Validation via Simulation Simulations performed for following metrics: Evaluation Metric P k Metric P' k (which doubles penalty for false positives) WindowDiff. Simulation Details A single trial included generating a reference segmentation of 1,000 segments Generating different experimental segmentations of a specific type 100 times Computing the metrics and averaging over 100 results. Different segment size distributions were used

Results for WindowDiff Successfully distinguishes 'near misses' as a separate kind of error. Penalizes near misses less than pure false positives and pure false negatives. Gives equal weight to false positive and false negative penalties (eliminates the asymmetry seen in P k metric). Catches false positives and false negatives within segments of length less than k. Only slightly affected by variation in segment size distribution

Interpretation of WindowDiff Test Results show that WindowDiff metric grows in a roughly 'linear' fashion with the difference between the reference and the experimental segmentations. WindowDiff metric value can be interpreted as an indication of the number of discrepancies occurring between the reference and the algorithm’s result. Evaluation Metric P k is a measure of how often two text units are incorrectly labelled as being in different segments. This interpretation is less intuitive.
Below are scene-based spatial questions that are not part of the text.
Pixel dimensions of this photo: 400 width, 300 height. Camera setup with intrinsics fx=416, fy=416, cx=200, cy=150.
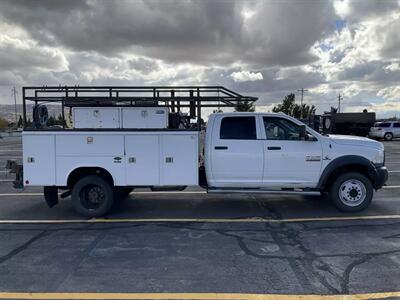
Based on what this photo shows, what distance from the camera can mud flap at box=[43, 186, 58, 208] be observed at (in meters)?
8.16

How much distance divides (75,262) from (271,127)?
443 cm

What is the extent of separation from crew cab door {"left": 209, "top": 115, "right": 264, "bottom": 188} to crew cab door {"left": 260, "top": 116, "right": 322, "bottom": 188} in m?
0.16

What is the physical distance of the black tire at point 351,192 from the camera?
799cm

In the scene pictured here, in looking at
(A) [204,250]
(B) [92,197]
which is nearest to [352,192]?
(A) [204,250]

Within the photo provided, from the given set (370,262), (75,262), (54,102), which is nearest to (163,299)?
(75,262)

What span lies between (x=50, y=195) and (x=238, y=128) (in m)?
3.93

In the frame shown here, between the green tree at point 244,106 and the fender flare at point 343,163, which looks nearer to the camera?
the fender flare at point 343,163

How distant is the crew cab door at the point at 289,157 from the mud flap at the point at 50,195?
416 centimetres

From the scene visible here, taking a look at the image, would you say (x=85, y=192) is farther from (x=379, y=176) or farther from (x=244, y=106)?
(x=379, y=176)

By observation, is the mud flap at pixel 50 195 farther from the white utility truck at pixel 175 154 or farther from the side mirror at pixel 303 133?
the side mirror at pixel 303 133

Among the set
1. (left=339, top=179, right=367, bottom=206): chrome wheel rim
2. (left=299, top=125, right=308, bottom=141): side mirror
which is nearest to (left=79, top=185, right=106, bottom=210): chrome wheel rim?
(left=299, top=125, right=308, bottom=141): side mirror

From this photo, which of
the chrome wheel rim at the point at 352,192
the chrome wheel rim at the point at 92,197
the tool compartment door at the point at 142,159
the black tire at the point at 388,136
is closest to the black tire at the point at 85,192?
the chrome wheel rim at the point at 92,197

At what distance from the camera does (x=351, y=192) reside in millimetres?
8031

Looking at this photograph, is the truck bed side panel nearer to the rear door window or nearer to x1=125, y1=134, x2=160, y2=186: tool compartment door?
x1=125, y1=134, x2=160, y2=186: tool compartment door
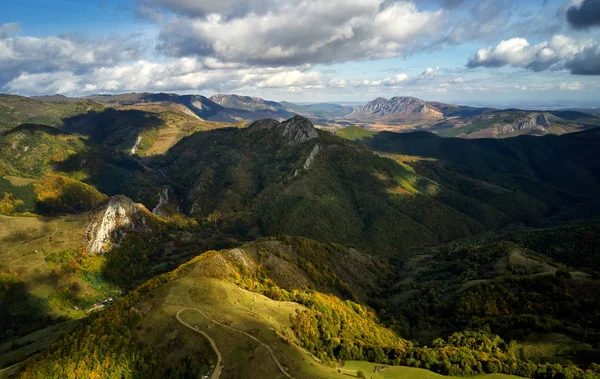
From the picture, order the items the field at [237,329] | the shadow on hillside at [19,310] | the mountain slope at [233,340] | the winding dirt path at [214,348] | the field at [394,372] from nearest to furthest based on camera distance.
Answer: the winding dirt path at [214,348]
the field at [237,329]
the mountain slope at [233,340]
the field at [394,372]
the shadow on hillside at [19,310]

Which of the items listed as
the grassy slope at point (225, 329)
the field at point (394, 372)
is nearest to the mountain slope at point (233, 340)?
the grassy slope at point (225, 329)

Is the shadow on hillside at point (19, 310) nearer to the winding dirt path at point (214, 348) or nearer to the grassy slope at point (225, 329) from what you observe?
the grassy slope at point (225, 329)

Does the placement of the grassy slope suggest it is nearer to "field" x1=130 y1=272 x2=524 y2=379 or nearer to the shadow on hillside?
"field" x1=130 y1=272 x2=524 y2=379

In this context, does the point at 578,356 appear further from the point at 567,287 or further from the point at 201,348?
the point at 201,348

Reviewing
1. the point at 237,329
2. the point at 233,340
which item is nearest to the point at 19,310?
the point at 237,329

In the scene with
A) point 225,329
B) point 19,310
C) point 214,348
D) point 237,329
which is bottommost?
point 19,310

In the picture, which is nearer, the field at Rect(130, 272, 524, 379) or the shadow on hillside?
the field at Rect(130, 272, 524, 379)

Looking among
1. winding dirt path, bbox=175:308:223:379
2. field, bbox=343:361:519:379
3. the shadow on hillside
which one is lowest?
the shadow on hillside

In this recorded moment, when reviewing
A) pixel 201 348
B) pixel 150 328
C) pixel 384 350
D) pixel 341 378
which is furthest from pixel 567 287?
pixel 150 328

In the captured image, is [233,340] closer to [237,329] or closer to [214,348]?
[237,329]

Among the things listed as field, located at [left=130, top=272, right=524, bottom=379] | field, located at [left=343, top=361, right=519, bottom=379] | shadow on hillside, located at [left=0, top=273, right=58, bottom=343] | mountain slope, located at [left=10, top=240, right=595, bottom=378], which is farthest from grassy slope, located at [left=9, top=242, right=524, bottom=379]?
shadow on hillside, located at [left=0, top=273, right=58, bottom=343]

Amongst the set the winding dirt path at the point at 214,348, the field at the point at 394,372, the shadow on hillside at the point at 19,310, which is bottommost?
the shadow on hillside at the point at 19,310
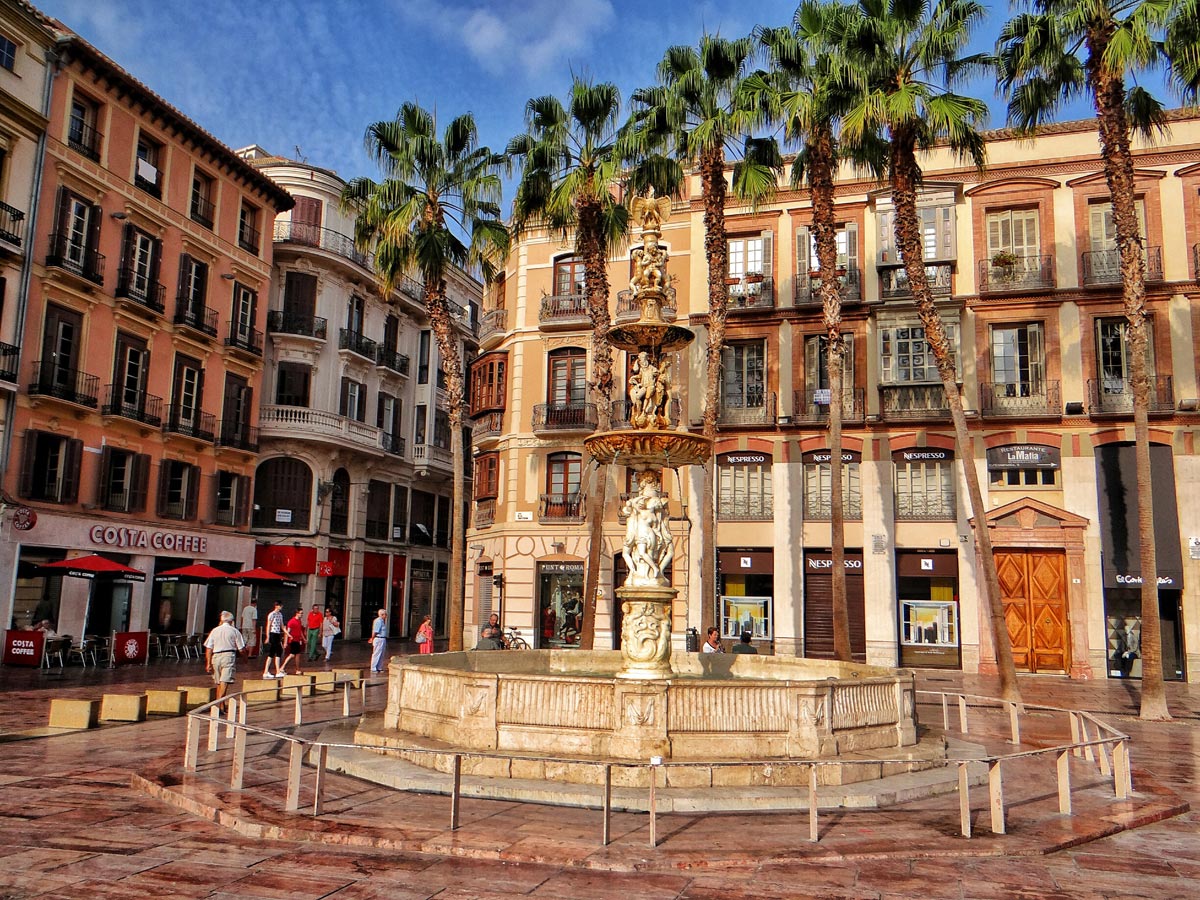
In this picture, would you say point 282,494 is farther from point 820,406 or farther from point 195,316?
point 820,406

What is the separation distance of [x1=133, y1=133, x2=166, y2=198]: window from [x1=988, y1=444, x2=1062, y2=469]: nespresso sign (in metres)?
29.6

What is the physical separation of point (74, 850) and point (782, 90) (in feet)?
74.5

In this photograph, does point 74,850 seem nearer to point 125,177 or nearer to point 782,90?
point 782,90

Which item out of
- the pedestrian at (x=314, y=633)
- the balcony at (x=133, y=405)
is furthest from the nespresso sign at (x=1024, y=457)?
the balcony at (x=133, y=405)

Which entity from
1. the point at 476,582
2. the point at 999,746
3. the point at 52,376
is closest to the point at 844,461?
the point at 476,582

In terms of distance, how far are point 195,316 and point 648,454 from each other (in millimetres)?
26067

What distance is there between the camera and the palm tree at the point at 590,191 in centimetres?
2405

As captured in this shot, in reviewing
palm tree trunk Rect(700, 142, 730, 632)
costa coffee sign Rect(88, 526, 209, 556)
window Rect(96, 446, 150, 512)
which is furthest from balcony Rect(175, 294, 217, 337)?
palm tree trunk Rect(700, 142, 730, 632)

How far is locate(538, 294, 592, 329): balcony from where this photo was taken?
34500mm

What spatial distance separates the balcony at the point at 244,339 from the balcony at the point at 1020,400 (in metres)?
27.0

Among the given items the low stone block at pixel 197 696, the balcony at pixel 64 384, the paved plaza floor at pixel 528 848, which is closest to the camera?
the paved plaza floor at pixel 528 848

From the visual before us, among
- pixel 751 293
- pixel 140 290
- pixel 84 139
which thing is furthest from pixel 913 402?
pixel 84 139

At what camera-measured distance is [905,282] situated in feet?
103

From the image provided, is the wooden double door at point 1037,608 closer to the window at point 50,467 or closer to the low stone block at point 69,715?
the low stone block at point 69,715
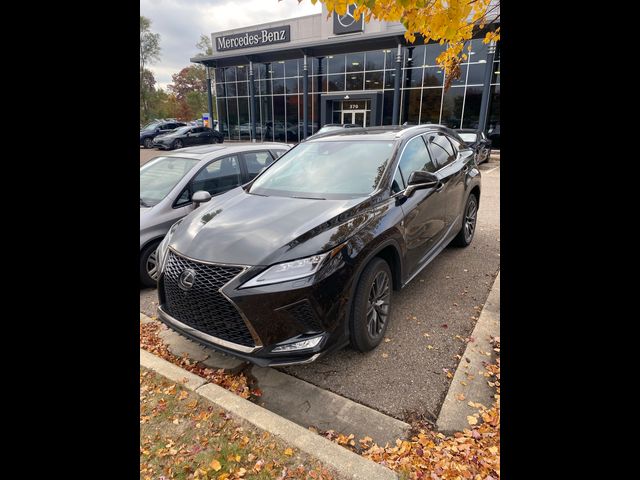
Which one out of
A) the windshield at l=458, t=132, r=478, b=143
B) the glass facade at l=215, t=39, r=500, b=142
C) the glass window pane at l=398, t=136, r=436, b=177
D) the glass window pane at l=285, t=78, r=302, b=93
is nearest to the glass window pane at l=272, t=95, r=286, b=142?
the glass facade at l=215, t=39, r=500, b=142

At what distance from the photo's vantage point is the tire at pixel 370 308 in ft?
9.52

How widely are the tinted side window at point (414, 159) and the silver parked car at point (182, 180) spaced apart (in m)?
2.28

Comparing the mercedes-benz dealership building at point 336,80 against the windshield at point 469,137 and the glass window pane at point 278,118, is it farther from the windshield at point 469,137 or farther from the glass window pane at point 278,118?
the windshield at point 469,137

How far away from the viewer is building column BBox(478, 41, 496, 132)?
19.4m

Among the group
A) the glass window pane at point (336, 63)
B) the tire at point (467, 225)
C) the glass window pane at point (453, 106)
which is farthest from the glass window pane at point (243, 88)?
the tire at point (467, 225)

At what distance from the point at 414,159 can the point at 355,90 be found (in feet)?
75.4

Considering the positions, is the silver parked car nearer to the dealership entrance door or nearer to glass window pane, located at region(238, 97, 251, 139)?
the dealership entrance door

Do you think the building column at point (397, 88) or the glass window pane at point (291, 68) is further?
the glass window pane at point (291, 68)

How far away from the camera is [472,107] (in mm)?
21469

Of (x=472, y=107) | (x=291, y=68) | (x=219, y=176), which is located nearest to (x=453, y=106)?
(x=472, y=107)
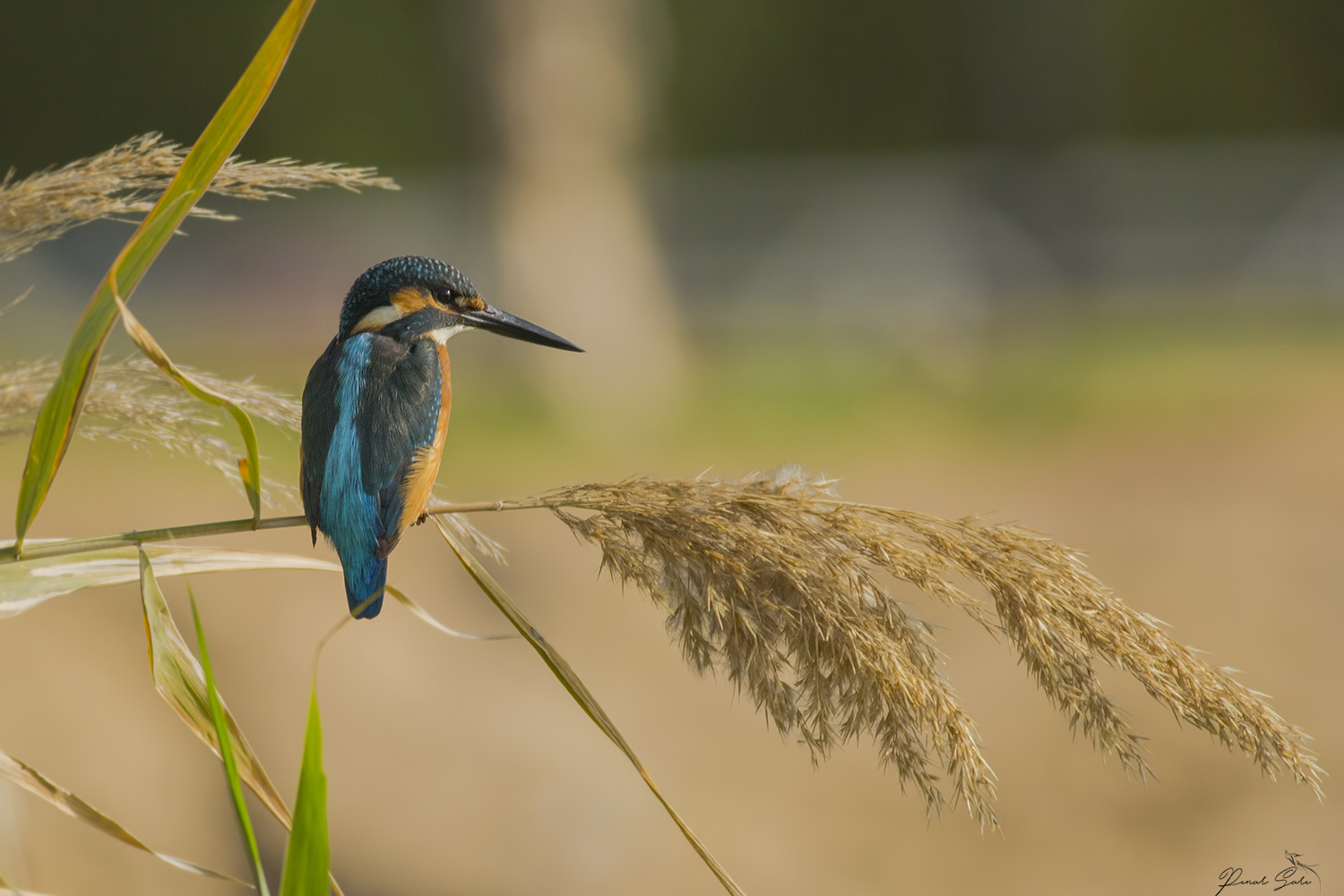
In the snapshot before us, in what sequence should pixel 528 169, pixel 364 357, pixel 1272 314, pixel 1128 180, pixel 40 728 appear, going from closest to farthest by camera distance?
1. pixel 364 357
2. pixel 40 728
3. pixel 528 169
4. pixel 1272 314
5. pixel 1128 180

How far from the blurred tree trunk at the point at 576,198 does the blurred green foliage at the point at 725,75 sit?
731 centimetres

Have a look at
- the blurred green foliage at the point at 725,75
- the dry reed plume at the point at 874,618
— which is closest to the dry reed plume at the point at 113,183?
the dry reed plume at the point at 874,618

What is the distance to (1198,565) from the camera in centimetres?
342

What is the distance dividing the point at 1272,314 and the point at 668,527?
27.0 feet

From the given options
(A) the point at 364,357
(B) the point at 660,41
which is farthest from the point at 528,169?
(A) the point at 364,357

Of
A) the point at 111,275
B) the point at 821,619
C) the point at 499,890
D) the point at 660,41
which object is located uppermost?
the point at 660,41

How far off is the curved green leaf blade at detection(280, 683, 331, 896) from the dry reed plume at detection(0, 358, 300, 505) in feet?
1.38

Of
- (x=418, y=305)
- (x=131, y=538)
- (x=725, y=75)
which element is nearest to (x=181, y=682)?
(x=131, y=538)

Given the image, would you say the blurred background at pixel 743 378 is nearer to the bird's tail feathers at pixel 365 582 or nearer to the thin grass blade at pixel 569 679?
the bird's tail feathers at pixel 365 582

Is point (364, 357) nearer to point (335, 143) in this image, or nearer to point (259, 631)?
point (259, 631)

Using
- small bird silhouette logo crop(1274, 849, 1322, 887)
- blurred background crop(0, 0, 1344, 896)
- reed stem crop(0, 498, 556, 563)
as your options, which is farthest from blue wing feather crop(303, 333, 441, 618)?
small bird silhouette logo crop(1274, 849, 1322, 887)

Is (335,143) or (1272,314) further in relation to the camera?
(335,143)

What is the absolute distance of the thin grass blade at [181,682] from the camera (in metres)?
0.98

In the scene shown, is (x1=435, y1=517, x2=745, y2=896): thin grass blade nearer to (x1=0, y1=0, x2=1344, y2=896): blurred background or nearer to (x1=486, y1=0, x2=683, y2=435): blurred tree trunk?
(x1=0, y1=0, x2=1344, y2=896): blurred background
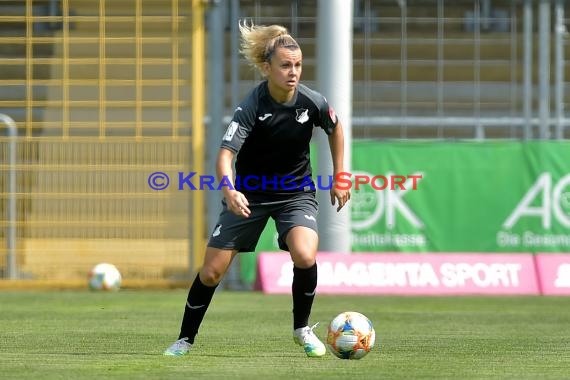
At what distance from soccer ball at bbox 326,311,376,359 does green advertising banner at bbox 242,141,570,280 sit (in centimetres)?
870

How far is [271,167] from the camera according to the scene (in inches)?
320

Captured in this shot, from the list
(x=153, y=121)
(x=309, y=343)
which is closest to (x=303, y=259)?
(x=309, y=343)

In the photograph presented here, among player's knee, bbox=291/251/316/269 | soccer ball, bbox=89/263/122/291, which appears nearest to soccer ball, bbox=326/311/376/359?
player's knee, bbox=291/251/316/269

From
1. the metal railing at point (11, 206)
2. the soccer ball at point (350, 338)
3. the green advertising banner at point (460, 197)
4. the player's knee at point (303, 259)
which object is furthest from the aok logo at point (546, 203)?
the soccer ball at point (350, 338)

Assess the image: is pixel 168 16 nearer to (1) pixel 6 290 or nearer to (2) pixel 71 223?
(2) pixel 71 223

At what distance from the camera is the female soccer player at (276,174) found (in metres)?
8.04

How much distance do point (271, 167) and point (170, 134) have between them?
9897 millimetres

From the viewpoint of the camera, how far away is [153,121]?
59.5 feet

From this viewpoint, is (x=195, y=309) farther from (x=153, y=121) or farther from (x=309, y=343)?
(x=153, y=121)

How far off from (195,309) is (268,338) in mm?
1410

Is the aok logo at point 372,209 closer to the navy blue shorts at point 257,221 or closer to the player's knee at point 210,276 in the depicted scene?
the navy blue shorts at point 257,221

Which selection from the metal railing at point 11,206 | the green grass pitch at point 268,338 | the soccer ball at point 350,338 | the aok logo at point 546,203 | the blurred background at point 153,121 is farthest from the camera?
the metal railing at point 11,206

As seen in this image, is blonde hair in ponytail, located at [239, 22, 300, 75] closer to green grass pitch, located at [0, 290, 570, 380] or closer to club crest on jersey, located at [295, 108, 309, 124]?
club crest on jersey, located at [295, 108, 309, 124]

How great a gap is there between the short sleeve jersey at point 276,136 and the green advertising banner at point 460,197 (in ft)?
27.1
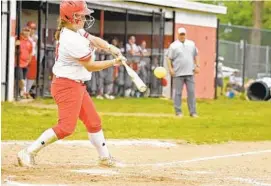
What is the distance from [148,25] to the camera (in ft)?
101

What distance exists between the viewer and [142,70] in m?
29.7

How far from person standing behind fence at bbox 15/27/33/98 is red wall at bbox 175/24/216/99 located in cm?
924

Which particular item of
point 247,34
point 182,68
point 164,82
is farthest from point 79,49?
point 247,34

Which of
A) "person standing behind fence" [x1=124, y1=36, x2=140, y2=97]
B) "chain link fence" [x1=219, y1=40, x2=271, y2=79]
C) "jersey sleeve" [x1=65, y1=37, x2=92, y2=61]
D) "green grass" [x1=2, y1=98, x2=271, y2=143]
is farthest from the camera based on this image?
"chain link fence" [x1=219, y1=40, x2=271, y2=79]

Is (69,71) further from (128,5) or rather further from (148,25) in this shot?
(148,25)

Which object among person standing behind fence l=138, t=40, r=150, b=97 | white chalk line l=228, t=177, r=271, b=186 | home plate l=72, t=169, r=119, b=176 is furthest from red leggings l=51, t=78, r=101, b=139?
person standing behind fence l=138, t=40, r=150, b=97

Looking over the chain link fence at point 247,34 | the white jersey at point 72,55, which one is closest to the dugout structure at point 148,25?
the chain link fence at point 247,34

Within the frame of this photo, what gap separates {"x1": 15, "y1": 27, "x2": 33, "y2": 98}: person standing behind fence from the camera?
77.0ft

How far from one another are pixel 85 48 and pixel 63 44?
0.89ft

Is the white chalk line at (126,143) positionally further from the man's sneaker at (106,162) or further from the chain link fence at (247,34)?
the chain link fence at (247,34)

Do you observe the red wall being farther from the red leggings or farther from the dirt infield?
the red leggings

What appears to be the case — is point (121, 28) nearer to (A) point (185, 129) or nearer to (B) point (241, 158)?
(A) point (185, 129)

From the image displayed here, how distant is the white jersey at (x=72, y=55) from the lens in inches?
366

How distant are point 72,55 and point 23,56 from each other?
14.5 meters
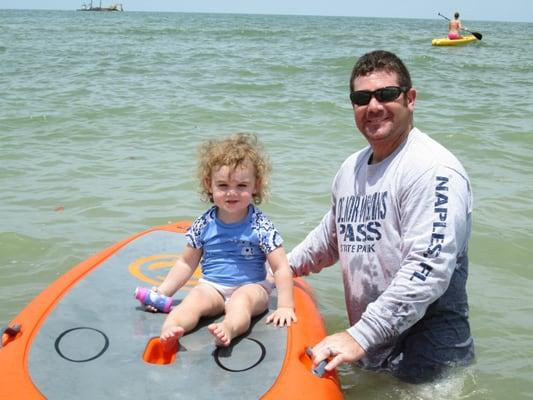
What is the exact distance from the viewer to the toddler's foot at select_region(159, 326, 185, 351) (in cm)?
241

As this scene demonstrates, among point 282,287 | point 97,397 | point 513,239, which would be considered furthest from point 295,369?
point 513,239

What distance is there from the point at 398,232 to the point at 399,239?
0.03 m

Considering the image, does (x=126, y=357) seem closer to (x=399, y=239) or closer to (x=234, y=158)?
(x=234, y=158)

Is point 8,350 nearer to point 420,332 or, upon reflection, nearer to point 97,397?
point 97,397

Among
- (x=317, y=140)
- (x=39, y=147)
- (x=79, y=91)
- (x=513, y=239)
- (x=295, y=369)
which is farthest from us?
(x=79, y=91)

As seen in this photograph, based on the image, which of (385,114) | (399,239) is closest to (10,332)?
(399,239)

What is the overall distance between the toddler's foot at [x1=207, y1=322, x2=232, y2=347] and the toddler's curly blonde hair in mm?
721

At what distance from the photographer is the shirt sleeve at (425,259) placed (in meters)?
2.32

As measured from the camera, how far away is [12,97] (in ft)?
34.5

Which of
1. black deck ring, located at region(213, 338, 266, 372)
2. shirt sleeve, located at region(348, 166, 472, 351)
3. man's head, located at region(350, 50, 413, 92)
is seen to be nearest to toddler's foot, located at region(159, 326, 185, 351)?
black deck ring, located at region(213, 338, 266, 372)

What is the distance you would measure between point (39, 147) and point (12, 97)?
3.79 metres

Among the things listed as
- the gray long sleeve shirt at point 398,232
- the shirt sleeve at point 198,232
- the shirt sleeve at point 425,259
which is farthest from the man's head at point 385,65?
the shirt sleeve at point 198,232

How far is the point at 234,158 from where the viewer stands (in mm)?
2750

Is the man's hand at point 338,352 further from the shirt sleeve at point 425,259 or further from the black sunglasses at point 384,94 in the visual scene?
the black sunglasses at point 384,94
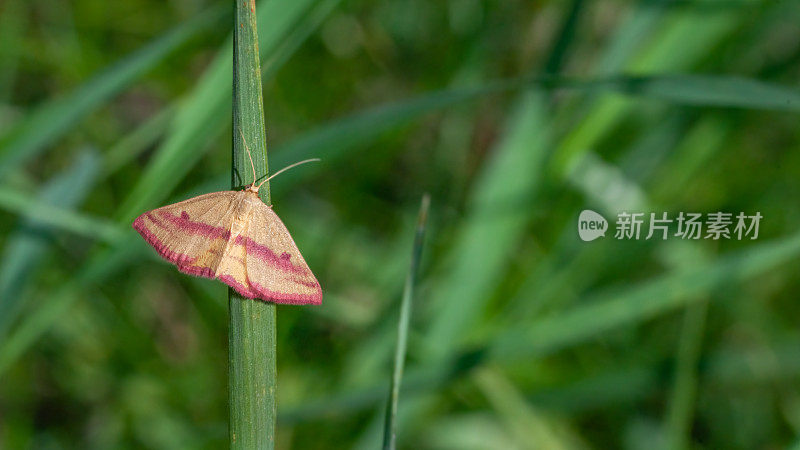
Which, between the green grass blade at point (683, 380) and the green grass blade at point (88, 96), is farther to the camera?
the green grass blade at point (683, 380)

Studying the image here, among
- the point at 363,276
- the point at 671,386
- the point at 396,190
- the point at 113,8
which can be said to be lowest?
the point at 671,386

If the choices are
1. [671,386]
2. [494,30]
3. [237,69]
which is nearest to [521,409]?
[671,386]

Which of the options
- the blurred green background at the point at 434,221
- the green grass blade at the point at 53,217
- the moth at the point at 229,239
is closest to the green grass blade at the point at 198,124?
the blurred green background at the point at 434,221

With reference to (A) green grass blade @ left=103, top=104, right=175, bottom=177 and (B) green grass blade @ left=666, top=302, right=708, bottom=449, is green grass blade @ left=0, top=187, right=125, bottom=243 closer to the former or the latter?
(A) green grass blade @ left=103, top=104, right=175, bottom=177

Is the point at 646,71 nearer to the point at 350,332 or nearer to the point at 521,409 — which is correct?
the point at 521,409

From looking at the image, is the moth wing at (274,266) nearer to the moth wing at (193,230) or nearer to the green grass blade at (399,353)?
the moth wing at (193,230)

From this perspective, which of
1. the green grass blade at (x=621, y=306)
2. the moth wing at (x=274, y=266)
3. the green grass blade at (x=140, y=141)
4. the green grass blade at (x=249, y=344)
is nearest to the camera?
the green grass blade at (x=249, y=344)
Conclusions Evaluation Metric P k suffered from several drawbacks A modified version P' k which doubles the false positive penalty can only solve the problem of over-penalizing false negatives but not the other problems. Metric WindowDiff is able to solve all problems associated with P k. Popularity of the new metric WindowDiff A search on internet shows several citations of this paper. Most people in text and media segmentation now use the WindowDiff measure.